[Collected data entries]
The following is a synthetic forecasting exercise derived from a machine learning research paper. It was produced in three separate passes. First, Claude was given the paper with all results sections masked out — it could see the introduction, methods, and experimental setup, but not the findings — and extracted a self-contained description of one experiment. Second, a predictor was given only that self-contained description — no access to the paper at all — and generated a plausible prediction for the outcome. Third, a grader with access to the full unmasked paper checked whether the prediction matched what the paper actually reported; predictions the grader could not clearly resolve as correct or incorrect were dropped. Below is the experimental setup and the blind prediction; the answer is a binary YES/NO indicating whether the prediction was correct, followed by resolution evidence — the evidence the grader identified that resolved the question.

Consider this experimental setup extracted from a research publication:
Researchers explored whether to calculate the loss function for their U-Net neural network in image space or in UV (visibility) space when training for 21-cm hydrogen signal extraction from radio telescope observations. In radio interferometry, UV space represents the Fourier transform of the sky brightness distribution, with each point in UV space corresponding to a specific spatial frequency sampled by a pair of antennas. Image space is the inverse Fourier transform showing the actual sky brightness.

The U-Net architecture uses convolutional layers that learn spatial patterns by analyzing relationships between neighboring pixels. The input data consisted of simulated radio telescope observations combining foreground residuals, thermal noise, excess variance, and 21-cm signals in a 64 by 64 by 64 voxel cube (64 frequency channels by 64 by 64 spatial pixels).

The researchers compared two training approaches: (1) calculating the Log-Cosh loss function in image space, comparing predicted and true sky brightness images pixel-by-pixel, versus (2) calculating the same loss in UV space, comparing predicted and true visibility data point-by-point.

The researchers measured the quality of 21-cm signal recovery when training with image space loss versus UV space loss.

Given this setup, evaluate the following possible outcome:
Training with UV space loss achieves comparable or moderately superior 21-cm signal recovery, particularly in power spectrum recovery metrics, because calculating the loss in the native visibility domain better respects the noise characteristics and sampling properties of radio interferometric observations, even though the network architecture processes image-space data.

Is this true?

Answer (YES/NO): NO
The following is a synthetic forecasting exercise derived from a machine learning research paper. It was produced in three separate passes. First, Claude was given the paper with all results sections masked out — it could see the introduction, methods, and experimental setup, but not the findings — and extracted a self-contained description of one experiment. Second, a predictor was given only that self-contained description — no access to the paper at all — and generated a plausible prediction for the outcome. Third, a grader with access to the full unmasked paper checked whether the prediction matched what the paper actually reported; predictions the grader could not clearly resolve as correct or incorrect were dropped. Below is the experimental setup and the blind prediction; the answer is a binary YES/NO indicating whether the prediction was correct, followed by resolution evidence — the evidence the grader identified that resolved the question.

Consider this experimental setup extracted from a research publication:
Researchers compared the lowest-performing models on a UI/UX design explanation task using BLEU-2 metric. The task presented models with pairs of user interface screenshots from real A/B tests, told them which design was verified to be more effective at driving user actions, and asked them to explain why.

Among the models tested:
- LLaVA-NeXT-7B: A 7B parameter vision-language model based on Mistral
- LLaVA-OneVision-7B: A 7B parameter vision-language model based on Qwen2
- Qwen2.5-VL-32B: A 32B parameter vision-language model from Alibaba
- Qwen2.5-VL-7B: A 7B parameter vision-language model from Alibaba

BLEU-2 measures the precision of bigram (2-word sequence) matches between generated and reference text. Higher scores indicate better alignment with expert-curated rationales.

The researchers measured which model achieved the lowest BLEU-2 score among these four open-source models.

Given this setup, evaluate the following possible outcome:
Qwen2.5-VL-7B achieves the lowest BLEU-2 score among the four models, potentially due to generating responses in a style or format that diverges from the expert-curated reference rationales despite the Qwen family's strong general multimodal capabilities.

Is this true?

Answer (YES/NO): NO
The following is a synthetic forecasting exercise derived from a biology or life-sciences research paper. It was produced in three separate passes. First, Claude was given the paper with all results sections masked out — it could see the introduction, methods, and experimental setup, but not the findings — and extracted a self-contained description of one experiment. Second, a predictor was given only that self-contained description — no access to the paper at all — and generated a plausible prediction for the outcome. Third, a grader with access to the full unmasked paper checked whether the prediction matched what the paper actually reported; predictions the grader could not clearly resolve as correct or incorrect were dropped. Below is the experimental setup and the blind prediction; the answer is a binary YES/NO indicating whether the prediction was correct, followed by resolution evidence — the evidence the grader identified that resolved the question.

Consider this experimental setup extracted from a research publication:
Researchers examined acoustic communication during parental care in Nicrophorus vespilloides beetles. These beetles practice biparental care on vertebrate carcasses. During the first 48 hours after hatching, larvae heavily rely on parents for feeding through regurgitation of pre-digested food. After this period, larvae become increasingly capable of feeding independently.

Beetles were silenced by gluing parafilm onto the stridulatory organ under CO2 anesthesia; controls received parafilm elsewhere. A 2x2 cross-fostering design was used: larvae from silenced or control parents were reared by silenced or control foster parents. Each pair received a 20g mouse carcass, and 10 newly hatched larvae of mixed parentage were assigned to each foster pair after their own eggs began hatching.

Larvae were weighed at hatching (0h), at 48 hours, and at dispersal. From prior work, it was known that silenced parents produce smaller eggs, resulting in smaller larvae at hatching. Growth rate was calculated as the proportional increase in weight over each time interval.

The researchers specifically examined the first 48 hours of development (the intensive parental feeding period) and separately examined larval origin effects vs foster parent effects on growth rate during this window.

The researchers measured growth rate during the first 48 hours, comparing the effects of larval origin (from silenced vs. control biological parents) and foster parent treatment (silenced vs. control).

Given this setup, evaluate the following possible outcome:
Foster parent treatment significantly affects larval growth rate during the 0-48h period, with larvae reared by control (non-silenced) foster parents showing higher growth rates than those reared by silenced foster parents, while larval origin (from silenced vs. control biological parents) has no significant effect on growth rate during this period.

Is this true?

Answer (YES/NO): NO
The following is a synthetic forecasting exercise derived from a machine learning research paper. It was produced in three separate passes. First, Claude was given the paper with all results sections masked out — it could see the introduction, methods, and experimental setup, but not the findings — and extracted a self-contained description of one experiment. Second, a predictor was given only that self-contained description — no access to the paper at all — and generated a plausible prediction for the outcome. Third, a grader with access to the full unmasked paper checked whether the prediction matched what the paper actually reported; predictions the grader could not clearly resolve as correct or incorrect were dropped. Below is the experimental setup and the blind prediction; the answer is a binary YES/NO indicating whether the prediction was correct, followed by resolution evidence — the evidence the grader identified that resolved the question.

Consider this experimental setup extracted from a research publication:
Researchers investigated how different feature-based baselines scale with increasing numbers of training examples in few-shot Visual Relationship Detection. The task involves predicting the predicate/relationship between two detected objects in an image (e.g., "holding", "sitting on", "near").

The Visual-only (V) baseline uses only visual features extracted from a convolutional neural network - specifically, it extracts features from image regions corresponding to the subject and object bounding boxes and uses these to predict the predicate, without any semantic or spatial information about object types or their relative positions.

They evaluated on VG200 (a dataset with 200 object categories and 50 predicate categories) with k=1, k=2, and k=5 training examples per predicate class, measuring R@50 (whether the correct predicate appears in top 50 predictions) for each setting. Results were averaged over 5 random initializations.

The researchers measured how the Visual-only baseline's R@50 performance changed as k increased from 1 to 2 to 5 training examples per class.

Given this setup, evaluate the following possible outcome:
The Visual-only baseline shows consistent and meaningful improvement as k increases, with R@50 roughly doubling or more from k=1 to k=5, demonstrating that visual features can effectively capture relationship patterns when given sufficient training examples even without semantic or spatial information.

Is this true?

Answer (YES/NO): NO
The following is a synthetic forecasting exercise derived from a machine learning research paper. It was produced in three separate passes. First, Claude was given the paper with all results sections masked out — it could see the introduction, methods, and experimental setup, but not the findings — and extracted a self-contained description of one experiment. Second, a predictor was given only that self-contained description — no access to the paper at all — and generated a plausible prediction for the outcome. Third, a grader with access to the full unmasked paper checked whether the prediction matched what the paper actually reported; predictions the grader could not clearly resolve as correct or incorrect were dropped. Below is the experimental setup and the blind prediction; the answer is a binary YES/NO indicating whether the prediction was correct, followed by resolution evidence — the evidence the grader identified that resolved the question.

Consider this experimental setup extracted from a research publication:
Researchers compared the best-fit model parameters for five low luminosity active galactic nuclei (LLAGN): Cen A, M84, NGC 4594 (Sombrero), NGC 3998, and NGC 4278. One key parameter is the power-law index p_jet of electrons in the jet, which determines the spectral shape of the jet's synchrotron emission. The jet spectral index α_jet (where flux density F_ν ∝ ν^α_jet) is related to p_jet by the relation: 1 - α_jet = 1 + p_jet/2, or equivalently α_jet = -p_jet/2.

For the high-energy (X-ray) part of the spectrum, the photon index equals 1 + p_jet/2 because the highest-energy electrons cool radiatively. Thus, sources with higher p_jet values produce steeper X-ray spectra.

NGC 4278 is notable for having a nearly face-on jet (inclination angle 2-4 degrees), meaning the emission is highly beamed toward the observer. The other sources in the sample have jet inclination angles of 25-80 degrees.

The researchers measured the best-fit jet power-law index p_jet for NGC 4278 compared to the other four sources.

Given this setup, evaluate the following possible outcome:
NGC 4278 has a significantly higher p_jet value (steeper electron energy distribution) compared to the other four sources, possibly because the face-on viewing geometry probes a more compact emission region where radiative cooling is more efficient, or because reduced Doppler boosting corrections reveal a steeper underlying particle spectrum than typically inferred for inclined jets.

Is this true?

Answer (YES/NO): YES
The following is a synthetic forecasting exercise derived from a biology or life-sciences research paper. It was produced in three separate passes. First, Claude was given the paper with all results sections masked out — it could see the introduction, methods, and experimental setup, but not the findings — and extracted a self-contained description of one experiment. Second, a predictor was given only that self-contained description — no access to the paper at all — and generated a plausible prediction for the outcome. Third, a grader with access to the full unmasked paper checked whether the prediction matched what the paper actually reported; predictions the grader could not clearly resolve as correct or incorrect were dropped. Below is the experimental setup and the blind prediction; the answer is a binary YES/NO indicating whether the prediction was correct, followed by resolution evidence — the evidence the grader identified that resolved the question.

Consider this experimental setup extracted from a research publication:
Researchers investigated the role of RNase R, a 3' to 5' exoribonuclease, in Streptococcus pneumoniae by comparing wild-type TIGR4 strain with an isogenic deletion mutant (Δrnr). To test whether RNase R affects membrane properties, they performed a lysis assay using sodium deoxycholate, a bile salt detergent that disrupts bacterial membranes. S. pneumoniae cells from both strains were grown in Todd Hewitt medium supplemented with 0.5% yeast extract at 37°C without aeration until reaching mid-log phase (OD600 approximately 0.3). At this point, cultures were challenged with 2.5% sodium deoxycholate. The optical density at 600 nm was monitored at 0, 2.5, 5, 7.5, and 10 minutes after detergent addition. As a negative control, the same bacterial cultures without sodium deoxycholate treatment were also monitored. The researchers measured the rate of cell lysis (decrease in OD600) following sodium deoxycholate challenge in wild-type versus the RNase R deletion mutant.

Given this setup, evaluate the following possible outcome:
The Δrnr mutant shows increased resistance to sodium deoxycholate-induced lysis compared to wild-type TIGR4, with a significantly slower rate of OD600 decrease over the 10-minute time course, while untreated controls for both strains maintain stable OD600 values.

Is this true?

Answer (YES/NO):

#### TASK PROMPT:
Answer with a single number: how many lines above hold the word "Alibaba"?

#### RESULT FOR THIS TASK:
2